I am infatuated, and I want to do something about these feelings.

I don’t know if he knows, or if he even suspects that I am in love with him, and I have no idea what his feelings toward me are. I want to tell him but I’m terrified he won’t feel the same way, and even if he did, what are we supposed to do? Graduate to sexting? The whole thing is so embarrassing because deep down, I think a part of me is pretty sure that none of this is real, because it’s the fucking internet, and we’re both just passing the time and looking for some escapism. I feel pathetic falling for someone this way, and even more pathetic for being so emotionally hindered by technology, but what do I do?

Is this real love? And even if it is, is it worth confessing?

Sincerely,

Possibly Deluding Myself on the Best Coast

 

Dear Possibly Deluding Yourself,

In the words of media theorist Alexis Anais Avedisian, “Digital technology only discloses your preexisting inability to connect to others.”

To put it another way, love is a goddamn hassle, regardless of the vessel that brings it to you. Sure, technology plays a part in the social mediation of romance, but I wouldn’t get too hung up on the fact that you met the dude over the internet. Yes, the internet isn’t “real,” but also it is, or at least the people on it are, and your feelings don’t require a connection to the material world to be valid. You say you’re in love, so you’re probably in love, and that’s great—it’s like a little diagnostic test for your soul. It means everything is functioning properly and you can still connect intimately to another person. As for what to do about it, you already know.

The world is full of suckers and cowards and fools who live to regret not saying what they wanted to say; don’t be one of those people. The regrets of mistakes made are generally far less painful than the regrets of opportunities missed. No matter what his response, there’s payoff in knowing, and if you’ve connected this deeply online, there’s probably something there.

You say you’re in love, and that’s great—it’s like a little diagnostic test for your soul.

And try not to worry so much about what he’s going to say! You’ve built up a lot of anxiety over this, but it’s a pretty low-stakes situation. If he doesn’t reciprocate, no one will even know aside from you and him! And then you’re allowed to be a little embarrassed and sad, but you can also be one of those cool chicks that settles into a friendship with a guy she once had a crush on, laughing years later over what a bad match they would have made! Or, you could be like me and discard every romantic dead-end from your life like so much sexy jetsam! You have a lot of options to deal with rejection—some are admittedly healthier than others—but the truth is, rejection never actually killed anybody.

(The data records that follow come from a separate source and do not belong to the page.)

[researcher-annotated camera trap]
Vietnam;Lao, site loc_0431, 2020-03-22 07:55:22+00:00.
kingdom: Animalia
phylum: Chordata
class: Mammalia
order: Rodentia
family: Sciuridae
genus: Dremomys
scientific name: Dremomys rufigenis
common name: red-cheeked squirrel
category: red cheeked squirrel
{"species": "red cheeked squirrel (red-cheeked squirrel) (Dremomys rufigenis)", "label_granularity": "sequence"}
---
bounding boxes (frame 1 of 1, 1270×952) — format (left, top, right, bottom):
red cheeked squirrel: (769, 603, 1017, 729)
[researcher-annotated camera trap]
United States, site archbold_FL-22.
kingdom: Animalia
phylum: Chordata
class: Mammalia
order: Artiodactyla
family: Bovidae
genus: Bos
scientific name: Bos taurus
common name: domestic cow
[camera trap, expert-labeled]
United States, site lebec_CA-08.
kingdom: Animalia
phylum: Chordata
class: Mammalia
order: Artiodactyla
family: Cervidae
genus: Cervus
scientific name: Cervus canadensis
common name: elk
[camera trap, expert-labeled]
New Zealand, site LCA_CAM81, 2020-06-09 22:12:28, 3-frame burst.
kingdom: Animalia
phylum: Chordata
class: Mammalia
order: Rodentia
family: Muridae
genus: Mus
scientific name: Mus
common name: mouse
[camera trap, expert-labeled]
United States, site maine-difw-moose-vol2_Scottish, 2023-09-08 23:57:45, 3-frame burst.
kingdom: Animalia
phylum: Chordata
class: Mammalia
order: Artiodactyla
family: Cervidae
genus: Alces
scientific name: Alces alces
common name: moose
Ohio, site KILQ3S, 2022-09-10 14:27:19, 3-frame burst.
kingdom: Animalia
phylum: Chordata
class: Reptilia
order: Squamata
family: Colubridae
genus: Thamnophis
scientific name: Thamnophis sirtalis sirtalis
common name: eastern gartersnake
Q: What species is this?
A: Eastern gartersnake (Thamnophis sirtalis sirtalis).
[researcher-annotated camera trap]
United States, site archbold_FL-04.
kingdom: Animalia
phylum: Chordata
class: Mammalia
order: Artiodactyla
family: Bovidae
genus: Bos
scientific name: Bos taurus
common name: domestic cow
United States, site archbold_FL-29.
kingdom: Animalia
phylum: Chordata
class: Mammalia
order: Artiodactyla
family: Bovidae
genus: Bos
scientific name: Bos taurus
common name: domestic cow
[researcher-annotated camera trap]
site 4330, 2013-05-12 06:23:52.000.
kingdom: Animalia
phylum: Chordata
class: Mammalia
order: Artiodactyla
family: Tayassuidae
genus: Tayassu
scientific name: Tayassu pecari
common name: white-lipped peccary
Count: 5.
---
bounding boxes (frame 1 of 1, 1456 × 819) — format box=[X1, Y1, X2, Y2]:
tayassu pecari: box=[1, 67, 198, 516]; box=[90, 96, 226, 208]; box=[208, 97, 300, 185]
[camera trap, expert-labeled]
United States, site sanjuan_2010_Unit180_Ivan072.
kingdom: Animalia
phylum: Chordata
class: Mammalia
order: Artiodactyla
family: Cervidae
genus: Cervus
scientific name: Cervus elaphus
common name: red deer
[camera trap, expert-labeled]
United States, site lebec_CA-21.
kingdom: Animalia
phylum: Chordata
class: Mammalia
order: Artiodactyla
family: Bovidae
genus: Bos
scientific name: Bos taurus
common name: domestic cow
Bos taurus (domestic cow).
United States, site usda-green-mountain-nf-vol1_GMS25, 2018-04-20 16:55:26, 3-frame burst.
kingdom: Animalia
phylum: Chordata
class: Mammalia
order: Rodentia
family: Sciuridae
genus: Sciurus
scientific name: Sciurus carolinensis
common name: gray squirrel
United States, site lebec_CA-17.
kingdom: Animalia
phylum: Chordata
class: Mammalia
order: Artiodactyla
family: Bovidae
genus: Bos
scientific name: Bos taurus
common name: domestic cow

They say the ideal is to love fearlessly, but that’s fucking stupid, as it promotes an unrealistic conception of how most modern human beings are doomed to experience romance (i.e. as full of fear and anxiety). Before it has found purchase, love is an ominous affliction which threatens to destroy us, and we are right to gnash our teeth when it knocks us on our asses. But there are people walking around every day who are in love and are clearly enjoying themselves! There’s nothing special about those people; you could be one of those people! So forget fearlessness, and try instead to love nobly, charging ahead, despite all odds and common sense, once more unto the breach.